Волна этого тепла, подтопив, в свою очередь, кромку унылого – тут было ведь от чего приуныть! – мозга, снова подняла во всем существе замерзавшего порыв того самого, прежде незнакомого состояния, непонятно каким образом в нем возникшего и вызванного не только чудесным явлением котенка или истечением в алчущую гортань тридцати семи граммов спиртного.
Если бы не страсть взглянуть на оборот событий, то вновь выразилось бы и оформилось в той, всплывшей вдруг в памяти и всем его существом исторгнутой строке –
Вместим, вмещен, а следовательно, по таковому своему, бытием дарованному статусу и по таковому жизненному положению имеет право на кровную пайку Божественной доброты. Значит, не обделен он ею, при всей невообразимой несоизмеримости своей ничтожной мольбы о капле спиртного да о спасении от крыс с бесчисленными заботами бескрайней Вселенной, если пролилась в его выстуженную глотку эта капля и если подтаяла на его одиноком веке льдинка… есть еще, значит, и в нем частичка мирового тепла, распространяющегося на частные лица!
Состояние это уже прижилось в душе, и он потому лишь не возопил про себя строку стихотворения, что просто осчастливлен был вдруг до немоты тем, что тепло в нем еще не застыло окончательно, что шла тут в недрах плоти спасительно неотложная раздача телесного тепла, припасенного, например, глазом для тоненького кожного покрова родимого своего века, не заплывшего от фингала.
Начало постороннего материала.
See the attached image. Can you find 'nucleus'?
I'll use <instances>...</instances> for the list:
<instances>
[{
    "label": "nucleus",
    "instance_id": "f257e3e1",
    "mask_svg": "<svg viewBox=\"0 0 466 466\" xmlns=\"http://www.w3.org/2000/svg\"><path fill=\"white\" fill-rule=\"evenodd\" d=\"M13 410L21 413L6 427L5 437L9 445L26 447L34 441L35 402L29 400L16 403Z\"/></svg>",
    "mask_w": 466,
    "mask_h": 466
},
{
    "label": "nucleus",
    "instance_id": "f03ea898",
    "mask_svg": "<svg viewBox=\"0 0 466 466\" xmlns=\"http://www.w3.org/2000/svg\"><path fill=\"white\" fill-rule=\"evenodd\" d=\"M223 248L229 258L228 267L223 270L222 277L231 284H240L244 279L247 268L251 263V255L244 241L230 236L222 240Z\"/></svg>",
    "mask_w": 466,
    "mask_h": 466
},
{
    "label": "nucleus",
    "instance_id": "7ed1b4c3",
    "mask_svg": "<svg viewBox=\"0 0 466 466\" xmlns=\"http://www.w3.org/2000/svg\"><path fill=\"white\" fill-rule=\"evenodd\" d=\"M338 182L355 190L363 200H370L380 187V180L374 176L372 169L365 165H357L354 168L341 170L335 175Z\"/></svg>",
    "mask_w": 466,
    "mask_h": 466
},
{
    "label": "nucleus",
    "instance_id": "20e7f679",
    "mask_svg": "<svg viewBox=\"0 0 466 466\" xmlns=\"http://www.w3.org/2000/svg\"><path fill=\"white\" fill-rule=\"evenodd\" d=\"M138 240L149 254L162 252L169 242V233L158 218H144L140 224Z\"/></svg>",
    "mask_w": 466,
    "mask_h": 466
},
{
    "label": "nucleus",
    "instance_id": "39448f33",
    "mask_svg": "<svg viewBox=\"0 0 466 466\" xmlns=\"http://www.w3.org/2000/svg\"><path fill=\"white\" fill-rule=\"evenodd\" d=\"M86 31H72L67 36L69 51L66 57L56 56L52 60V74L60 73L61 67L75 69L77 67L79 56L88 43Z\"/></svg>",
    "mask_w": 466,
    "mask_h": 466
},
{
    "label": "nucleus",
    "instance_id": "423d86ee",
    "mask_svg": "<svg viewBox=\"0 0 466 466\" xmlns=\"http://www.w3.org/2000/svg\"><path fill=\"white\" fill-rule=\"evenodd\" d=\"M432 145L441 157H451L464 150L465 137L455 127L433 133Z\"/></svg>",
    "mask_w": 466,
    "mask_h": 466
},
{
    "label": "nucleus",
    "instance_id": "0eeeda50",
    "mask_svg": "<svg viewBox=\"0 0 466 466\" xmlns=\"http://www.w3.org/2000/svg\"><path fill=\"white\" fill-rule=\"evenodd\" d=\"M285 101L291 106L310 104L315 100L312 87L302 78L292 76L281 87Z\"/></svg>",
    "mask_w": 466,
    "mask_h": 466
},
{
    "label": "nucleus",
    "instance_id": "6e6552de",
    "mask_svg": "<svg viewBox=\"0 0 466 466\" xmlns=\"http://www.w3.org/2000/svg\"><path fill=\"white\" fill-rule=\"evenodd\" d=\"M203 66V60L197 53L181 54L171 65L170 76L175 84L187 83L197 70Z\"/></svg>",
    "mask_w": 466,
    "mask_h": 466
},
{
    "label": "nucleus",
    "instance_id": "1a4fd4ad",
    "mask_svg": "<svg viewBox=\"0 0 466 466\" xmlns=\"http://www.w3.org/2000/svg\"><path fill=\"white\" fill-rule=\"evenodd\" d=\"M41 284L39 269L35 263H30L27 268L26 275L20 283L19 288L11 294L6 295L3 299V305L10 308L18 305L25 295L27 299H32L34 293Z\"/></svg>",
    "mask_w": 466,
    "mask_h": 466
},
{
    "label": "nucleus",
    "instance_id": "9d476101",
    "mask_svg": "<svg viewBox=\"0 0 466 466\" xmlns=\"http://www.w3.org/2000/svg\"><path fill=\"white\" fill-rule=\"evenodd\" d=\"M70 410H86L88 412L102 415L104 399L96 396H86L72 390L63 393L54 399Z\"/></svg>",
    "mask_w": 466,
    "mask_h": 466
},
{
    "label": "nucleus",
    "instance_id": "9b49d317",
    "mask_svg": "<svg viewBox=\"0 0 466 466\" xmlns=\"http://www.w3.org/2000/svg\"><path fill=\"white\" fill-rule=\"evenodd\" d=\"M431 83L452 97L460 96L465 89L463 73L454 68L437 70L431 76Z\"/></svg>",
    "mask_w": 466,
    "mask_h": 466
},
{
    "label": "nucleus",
Вообще, не могло в тот миг не шевельнуться в сознании Гелия чувство признательности «этому дебилу» – то есть не самому маршалу-писателю, а маске его – за частичное упасение беззащитной кожи лица от вихрей метельного ветра, жестоких прикосновений снежной стихии и дыхания уличной стужи, убийственно безразличной к судьбе раненого, замерзающего человека.
Мороз начал уж было схватывать его мокрые ресницы. Он пальцами растер крошечные льдышки на их кончиках – продрал, как говорится, око, и враз вместилась в него, в одно, чувствовавшее, кстати, тоску и искреннюю неловкость от непривычной разлуки с напарником, враз вместилась в Гелиево око картина, совершенно обессмысленная полной непредвиденностью момента, как бы поспевшая в жутковатых кущах Случая и внезапно свалившаяся вдруг ему на голову.
Водитель заморской машины увидел, конечно, нескольких шакалов, выбежавших на мостовую и призывно махавших руками, то есть как бы умолявших остановиться и помочь их товарищу. Сам товарищ успел «закосить» то ли больного, то ли раненого. Он артистически валялся на мостовой, и его якобы бесчувственное тело подтаскивал за ногу к наезжавшей машине другой шакал.
Водитель тревожно замигал ослепляющими фарами дальнего света и врубил фары желтые, противотуманные. Должно быть, он учуял в разыгранности происходящего явность зловещих намерений или же просто успел высмотреть в движениях фигур, высыпавших на мостовую, выражение шакальего зверства, а в физиономиях – урочью готовность к самой невероятной пакости.
Водитель не сигналил, приближаясь и притормаживая, ибо не желал привлекать к себе чье-либо внимание. Он ведь и сам барахтался в лапах опасности и совершенного преступления. Сманеврировать на скорости, да к тому же на заметенной вихрями поземки мостовой не было у него никакой возможности.
Он мог, конечно, садануть-отбросить одного из обложивших его шакалов бампером, а потом рвануть когти, как недавно рванул прочь от какого-то самоубийцы, но не хватило у него гнусноватого душка для такого решительного выхода из зверской облавы.
В том, что это облава на него одичавших, продрогших, наверняка осатаневших от недопития молодых шакалов, он уже нисколько не сомневался. И ему было не до высматривания случайной своей жертвы в уличных сугробах. Остановиться и открыть дверь для прояснения ситуации значило быть, в благоприятнейшем из случаев, ограбленным и выброшенным из машины на мороз.
Он притормозил, пытливо перепроверяя свое подозрение, вглядываясь в лица и фигуры обложивших его шакалов. Машина продолжала двигаться. Чем тише, чем настороженней и вкрадчивей старалась она проехать мимо, тем слышнее становился в метельной ночи невинный, доверчивый скрип свежевыпавшего снега.
Вот уже две пары урочьих рук вцепились в ручки дверей. А тот, который, лежа, только что «косил за больного», вскочил с мостовой и бросился плашмя на капот.
Улица, между прочим, не совсем была пустынной в эту минуту, но ни частники, ни таксисты даже и не подумали притормозить да полюбопытствовать, что тут случилось, но наоборот – как бы спасаясь от ужаса и гадливости, неслись они куда подальше от явно тухловатого места.